Another example of experiencing doubt while being courageous is Mother Teresa. Three years ago, I was listening to the nightly news as I made dinner. A young reporter had written an opinion piece about the new Mother Teresa diaries that the Catholic church had printed years after she had passed away. In these diaries we discover that Mother Teresa experienced doubt that haunted her life. This reporter was aghast that Mother Teresa experienced doubt. He called her a fraud, he said she was a phony, and a fanatic, that if she didn’t fully believe, she had no business working that hard for this calling and serving God.

I have never hear a report about someone that was so incomplete and short-sided. This reporter had a child's understanding of doubt and faith. If he had looked closer before he struck Mother Teresa down with judgment, he would see how brave she was--how faithful this woman truly was. That her greatest doubts came in the face of human suffering, and yet she followed the Lord into the HEART of human suffering in Calcutta, India. Day after day she saw it, heard it, felt it, and mourned it. She could not have found a more challenging place to be. The waves of doubt were unending, but she never got back in the boat. She never let her doubt stop her or to lead her to abandon her calling.

For Mother Teresa, doubt was the symptom of living a faithful dedicated life. Her doubts were never eradicated, but she NEVER put up her hands and gave up because of them. We all face our own blind reporters--and often that person is ourselves--who tell us to abandon our path when we face doubt. To give up the cause we have been called to. We must not, but we must endure the waves of doubt that come even as we bravely follow Christ.

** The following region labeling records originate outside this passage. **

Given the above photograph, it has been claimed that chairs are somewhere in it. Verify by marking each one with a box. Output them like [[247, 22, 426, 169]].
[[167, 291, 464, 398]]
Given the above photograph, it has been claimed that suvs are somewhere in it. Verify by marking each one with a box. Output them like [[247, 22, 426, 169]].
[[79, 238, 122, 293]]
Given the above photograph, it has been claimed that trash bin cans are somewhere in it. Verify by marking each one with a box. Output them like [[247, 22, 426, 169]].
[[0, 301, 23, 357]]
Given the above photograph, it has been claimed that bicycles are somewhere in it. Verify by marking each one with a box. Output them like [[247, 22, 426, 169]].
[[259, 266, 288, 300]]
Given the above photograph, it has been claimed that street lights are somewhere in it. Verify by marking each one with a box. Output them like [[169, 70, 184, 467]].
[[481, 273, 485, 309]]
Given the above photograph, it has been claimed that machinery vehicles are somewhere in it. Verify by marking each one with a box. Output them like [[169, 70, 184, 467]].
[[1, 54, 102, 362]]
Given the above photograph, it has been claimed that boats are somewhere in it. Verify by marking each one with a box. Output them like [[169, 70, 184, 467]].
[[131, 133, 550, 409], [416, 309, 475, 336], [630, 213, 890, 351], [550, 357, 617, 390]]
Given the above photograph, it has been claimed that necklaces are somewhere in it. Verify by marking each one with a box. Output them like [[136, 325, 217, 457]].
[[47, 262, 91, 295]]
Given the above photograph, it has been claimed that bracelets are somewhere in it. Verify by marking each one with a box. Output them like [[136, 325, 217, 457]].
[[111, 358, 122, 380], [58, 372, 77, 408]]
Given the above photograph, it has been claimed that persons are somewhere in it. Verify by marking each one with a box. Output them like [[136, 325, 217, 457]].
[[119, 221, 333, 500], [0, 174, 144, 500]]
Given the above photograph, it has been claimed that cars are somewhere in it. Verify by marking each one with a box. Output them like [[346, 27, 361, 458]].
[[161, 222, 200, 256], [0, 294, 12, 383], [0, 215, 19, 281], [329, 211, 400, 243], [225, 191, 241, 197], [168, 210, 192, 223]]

Elder Uchtdorf says it best: "We must never allow doubt to hold us prisoner and keep us from the divine love, peace, and gifts that come through faith in the Lord Jesus Christ." Dear sisters, it is my prayer that you will see the courage you have in your life every day as you seek to follow the Savior. That you will endure the waves of doubt that may come your way and refuse to get back in the boat, and bravely live the life you know you were meant to live.